Will a tenant be able to rely on a rent suspension clause if it is forced to close?
This is unlikely. Most rent suspension clauses require the demise to have suffered some sort of material 'damage or destruction.' The primary effect of COVID-19 on retailers is likely to be financial, as a result of reduced footfall, rather than actual damage to the property itself
If rent is not suspended, can a tenant choose to withhold the rent?
In short, no. The vast majority of commercial leases prevent a tenant from withholding rent, which is normally considered to be a breach. If a tenant is concerned about its ability to pay the rent it should contact its landlord, or its landlord's representative, to resolve any issues directly.
Who is responsible for any increased cleaning costs and will this affect the service charge?
Probably the tenant, through the service charge provisions. At present there are no specific legal obligations on commercial landlords to carry out extra cleaning to prevent the spread of COVID-19. However, many landlords have taken pre-emptive measures and have arranged for more frequent, thorough, deep-cleaning of common parts (particularly surfaces that are touched regularly, such as hand rails).
Many service charge clauses contain a provision permitting a landlord to recover 'reasonable costs', or the costs of works carried out as part of good estate management and it would be difficult for a tenant to argue that more thorough cleaning of the common parts was 'unreasonable' or not good estate management during a pandemic. Some service charge clauses also refer to recovering costs that a landlord has incurred in complying with 'applicable laws'. This may become relevant if the government issues emergency legislation or guidelines on cleaning public areas in the future.
It is also a good reason for landlords to review their service cost base in both the short and long term, thinking now about how they can limit service costs in the event that there are some more extreme measures and a dip in footfall over the coming weeks/months, for example, flexibility to cut back on services (or terminate/suspend agreements with service providers) in the event of closures and/or fewer visitors. This should be happening now to avoid incurring unnecessary service costs.
Could a landlord restrict access to common parts to prevent the spread of COVID-19?
Most likely, if acting reasonably. The majority of commercial leases permit a landlord to restrict access to common parts of its building in an emergency. What will constitute an emergency is of course dependent on the facts.
If the COVID-19 pandemic continues to escalate and a landlord decides to close common parts of its building to protect its tenants and the wider public, it may be difficult for an aggrieved tenant to establish that the landlord was acting unreasonably and outside of an 'emergency' situation.
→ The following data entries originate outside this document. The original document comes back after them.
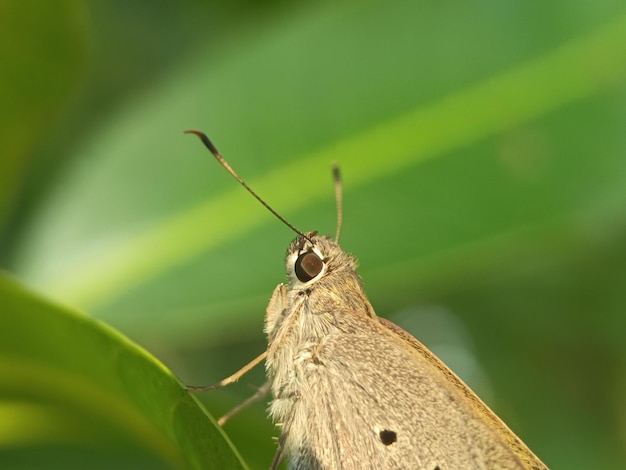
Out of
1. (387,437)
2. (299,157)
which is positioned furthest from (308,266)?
(387,437)

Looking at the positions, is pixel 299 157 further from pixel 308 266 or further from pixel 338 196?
pixel 308 266

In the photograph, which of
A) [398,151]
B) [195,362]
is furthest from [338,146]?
[195,362]

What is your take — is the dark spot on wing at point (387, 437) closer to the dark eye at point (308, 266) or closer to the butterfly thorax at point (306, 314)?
the butterfly thorax at point (306, 314)

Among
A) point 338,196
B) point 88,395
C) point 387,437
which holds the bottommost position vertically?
point 387,437

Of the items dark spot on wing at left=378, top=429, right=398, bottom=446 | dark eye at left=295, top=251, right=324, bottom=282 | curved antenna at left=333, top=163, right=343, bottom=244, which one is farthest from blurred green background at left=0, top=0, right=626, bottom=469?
dark spot on wing at left=378, top=429, right=398, bottom=446

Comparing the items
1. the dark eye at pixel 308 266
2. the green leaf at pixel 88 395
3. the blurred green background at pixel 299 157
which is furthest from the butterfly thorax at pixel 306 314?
the green leaf at pixel 88 395

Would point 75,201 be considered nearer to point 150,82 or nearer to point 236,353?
point 150,82
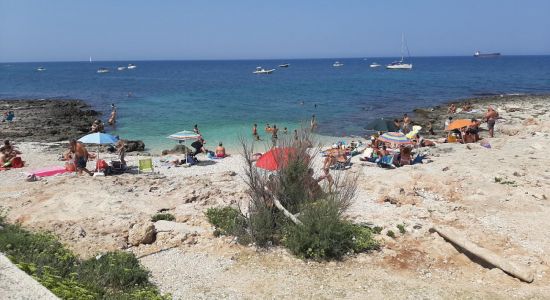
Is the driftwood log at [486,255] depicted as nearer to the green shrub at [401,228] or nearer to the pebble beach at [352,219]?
the pebble beach at [352,219]

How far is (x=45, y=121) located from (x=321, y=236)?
1121 inches

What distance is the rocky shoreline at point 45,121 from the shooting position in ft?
87.2

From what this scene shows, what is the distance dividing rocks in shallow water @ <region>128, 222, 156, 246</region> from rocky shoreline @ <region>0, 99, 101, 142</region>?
1795 cm

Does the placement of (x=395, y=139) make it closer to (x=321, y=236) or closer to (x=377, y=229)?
(x=377, y=229)

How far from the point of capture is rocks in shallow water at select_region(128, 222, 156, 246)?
10258 millimetres

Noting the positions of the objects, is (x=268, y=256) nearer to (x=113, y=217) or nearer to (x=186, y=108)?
(x=113, y=217)

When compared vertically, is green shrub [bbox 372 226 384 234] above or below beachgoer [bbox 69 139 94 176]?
below

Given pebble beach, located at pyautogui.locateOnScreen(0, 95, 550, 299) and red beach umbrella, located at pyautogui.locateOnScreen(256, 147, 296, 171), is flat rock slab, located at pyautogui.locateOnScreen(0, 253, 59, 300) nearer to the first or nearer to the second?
pebble beach, located at pyautogui.locateOnScreen(0, 95, 550, 299)

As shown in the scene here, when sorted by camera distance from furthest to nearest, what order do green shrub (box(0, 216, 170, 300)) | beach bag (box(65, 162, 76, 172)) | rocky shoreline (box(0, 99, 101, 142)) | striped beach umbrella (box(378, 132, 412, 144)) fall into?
1. rocky shoreline (box(0, 99, 101, 142))
2. striped beach umbrella (box(378, 132, 412, 144))
3. beach bag (box(65, 162, 76, 172))
4. green shrub (box(0, 216, 170, 300))

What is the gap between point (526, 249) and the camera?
972cm

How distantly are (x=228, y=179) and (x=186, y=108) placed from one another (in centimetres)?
2731

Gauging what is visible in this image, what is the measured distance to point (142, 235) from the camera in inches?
406

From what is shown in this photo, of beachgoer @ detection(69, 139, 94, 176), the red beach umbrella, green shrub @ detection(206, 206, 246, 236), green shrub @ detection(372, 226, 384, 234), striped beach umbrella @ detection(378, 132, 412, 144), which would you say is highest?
the red beach umbrella

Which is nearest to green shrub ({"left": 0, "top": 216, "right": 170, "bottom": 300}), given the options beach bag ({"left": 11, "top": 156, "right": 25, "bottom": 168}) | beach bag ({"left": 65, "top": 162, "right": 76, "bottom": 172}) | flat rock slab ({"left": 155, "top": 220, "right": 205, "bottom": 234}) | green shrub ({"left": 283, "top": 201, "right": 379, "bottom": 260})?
flat rock slab ({"left": 155, "top": 220, "right": 205, "bottom": 234})
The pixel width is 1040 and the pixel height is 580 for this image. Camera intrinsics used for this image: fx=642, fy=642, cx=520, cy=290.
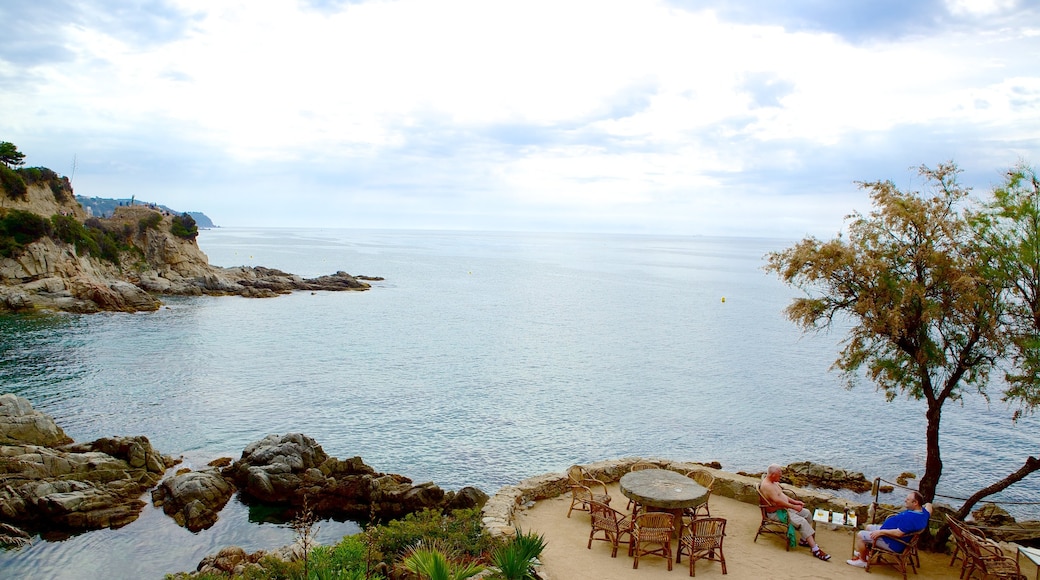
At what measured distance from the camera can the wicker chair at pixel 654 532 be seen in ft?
36.9

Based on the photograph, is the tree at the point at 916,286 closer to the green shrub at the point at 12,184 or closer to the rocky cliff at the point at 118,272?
the rocky cliff at the point at 118,272

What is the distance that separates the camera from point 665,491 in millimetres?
11898

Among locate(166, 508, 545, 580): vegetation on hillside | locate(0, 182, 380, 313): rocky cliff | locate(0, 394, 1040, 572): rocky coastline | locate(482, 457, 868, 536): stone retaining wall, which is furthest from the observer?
locate(0, 182, 380, 313): rocky cliff

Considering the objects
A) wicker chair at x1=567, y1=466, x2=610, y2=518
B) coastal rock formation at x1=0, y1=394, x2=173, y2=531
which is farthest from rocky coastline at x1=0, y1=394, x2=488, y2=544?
wicker chair at x1=567, y1=466, x2=610, y2=518

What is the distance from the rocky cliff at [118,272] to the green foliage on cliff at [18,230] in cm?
42

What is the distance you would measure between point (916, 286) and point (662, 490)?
6949 millimetres

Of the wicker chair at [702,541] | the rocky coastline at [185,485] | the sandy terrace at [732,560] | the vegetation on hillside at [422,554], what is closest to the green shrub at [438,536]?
the vegetation on hillside at [422,554]

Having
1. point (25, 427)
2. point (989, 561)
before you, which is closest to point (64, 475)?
point (25, 427)

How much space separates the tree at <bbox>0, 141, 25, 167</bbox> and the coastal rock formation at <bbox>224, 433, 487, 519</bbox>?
77.2 metres

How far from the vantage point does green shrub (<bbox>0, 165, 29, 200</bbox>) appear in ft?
231

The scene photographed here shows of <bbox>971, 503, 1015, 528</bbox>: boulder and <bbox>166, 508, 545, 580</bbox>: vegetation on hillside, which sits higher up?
<bbox>166, 508, 545, 580</bbox>: vegetation on hillside

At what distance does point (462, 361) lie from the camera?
167 feet

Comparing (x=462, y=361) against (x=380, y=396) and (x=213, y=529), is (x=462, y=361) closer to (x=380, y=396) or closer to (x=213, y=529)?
(x=380, y=396)

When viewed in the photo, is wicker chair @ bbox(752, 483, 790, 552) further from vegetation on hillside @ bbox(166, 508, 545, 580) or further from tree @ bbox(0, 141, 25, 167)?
tree @ bbox(0, 141, 25, 167)
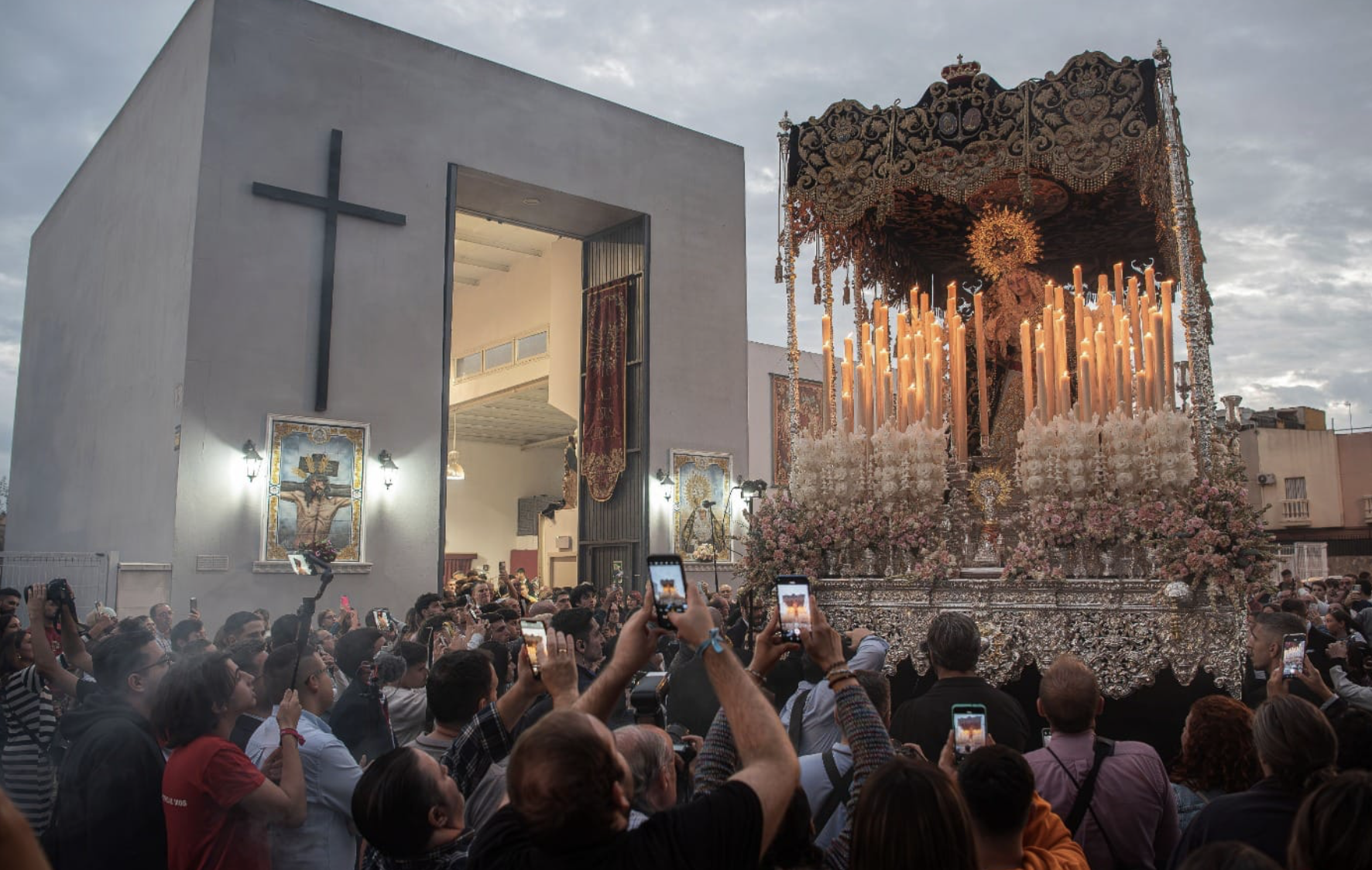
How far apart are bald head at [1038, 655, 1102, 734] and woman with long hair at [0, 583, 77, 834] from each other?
3.73 m

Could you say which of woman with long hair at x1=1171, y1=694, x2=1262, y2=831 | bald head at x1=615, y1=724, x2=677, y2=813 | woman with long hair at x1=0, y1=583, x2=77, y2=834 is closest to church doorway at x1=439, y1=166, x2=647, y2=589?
woman with long hair at x1=0, y1=583, x2=77, y2=834

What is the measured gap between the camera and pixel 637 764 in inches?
95.1

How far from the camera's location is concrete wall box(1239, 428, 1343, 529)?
90.5 feet

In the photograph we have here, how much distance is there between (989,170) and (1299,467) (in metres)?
23.2

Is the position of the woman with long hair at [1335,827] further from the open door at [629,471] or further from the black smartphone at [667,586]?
the open door at [629,471]

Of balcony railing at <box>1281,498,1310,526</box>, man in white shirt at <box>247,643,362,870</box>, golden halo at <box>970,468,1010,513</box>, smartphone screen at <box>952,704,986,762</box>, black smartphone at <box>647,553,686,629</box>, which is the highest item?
balcony railing at <box>1281,498,1310,526</box>

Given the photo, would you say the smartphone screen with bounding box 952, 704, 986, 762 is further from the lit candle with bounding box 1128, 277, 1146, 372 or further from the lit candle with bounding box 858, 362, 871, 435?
the lit candle with bounding box 858, 362, 871, 435

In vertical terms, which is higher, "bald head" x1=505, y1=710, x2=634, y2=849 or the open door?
the open door

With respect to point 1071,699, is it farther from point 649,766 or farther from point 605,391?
point 605,391

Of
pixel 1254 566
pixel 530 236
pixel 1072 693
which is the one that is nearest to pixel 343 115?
pixel 530 236

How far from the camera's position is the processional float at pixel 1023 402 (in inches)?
295

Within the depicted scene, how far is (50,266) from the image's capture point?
2489cm

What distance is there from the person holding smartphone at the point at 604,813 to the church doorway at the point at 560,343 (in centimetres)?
1416

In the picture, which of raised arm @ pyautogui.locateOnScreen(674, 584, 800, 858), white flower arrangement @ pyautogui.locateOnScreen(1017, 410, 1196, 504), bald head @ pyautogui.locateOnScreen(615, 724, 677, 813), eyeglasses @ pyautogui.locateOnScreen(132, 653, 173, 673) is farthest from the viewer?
white flower arrangement @ pyautogui.locateOnScreen(1017, 410, 1196, 504)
The landlord's position would of course be strengthened if the government were to issue emergency legislation or guidance restricting access to public spaces.
What should we do moving forward?
It is likely that the negotiation of commercial leases in the coming weeks will pay close attention to the obligations of the parties in relation to COVID-19, as well as any future events of a similar nature. It may be that 'force majeure' clauses start to become more commonly requested by tenants seeking to enhance their ability to terminate a lease in such unforeseen circumstances.
Current tenants are advised to check their existing business interruption insurance. Most policies of this nature are related to property damage, but there are some policies available which also cover the impacts of an epidemic.
As the events of the COVID-19 continue to unfold, it is strongly advised that all landlords, tenants and members of the public keep up to date with the latest guidelines issued by the UK government and the WHO.